**Items from a dataset**.
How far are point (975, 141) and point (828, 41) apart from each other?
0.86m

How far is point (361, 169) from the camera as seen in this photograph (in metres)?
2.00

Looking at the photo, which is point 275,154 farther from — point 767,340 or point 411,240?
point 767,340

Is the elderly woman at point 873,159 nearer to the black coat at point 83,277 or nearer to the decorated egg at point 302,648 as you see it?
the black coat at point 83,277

**PROBLEM TO WORK ON**.
Render every record above as a two-column CSV headed item_text and answer, with one row per record. Enclose each field in double quotes and replace any line breaks with spaces.

**RESULT**.
item_text,answer
"How far are point (975, 141) and point (828, 41) apart from each other?","0.86m"
"How far is point (361, 169) from the camera as seen in this photograph (in metres)?","2.00"
"Looking at the photo, which is point 275,154 farther from — point 767,340 or point 411,240?","point 767,340"
"Is the elderly woman at point 873,159 nearer to the black coat at point 83,277 or nearer to the decorated egg at point 302,648 as you see it?","the black coat at point 83,277"